• **What to work on**
A. List every percentage figure given in the article below on China's economic data.
B. Resume the article below on China's economic data, continuing from its final sentence.

• **Text for analysis**

___

SPOTLIGHT: CHINA

SPOTLIGHT: CHINA

CHINA’S ECONOMIC DATA PAINTS MIXED PICTURE

On 16 September, China’s National Bureau of Statistics released data showing that home prices continue to fall and consumer spending remains relatively feeble.

In contrast, new jobs were added and infrastructure investment, a tried and true means for government agencies to goose the economy, increased.

Across 70 major cities, the price of new homes fell an average of 2.1 percent in August, worsening a decline of 1.7 percent in July.

It was the sharpest drop since September 2015 and came despite a cut in mortgage interest rates and looser regulations on the property industry.

Comparing month by month, prices have fallen or remained flat for 12 months, besting an 11-month period in 2014 and 2015.

Retail sales doubled in August, growing 5.4 percent against July’s 2.7-percent expansion. However, August’s seasonally adjusted sales actually fell 0.8 percent from July.

___

• **Provided material**
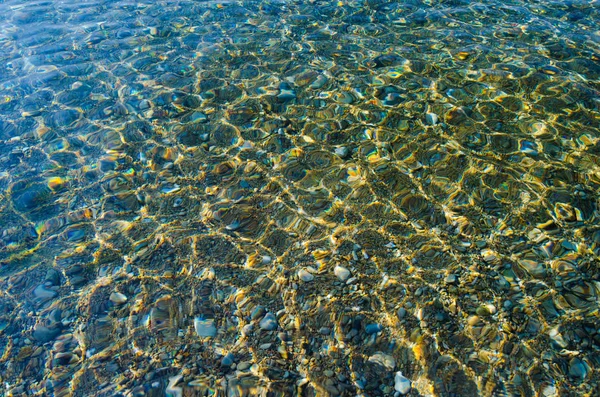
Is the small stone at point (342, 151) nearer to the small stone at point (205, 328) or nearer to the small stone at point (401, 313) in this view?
the small stone at point (401, 313)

___

• **Outputs in order**
A. 2.1 percent, 1.7 percent, 5.4 percent, 2.7 percent, 0.8 percent

B.
Seasonal adjustments remove the effects of seasonal events, such as holiday spending, from economic calculations.

Chinese travelers spent 22.8 percent less than last year in early September’s three-day Mid-Autumn Festival; movie theater ticket sales were off 25.9 percent over the holiday, year on year, despite more new films being released.

In contrast, automotive and equipment manufacturing accelerated and overall factory output grew 4.2 percent in August, compared to 3.8 percent in July, despite continuing droughts and heat waves that sporadically cut electricity to some industrial users.

Also, the urban unemployment rate—China’s key measure of the jobs market—dropped to 5.3 percent. It was 5.4 percent in July. Unemployment among workers aged 16 through 24 moved down to 18.7 percent from its record 19.9 percent in July.

The improvements follow hundreds of billions of yuan loaned by government agencies to fund more infrastructure projects and the central bank’s two surprise interest rate cuts in mid-August.

However, “the August data point to a slight loss of momentum overall,” Capital Economics analysts wrote in a note to clients following the statistics’ release. 

China’s economy will remain weak for the rest of this year, they predicted.

Also, China’s yuan fell below seven to the dollar last week for the first time in two years.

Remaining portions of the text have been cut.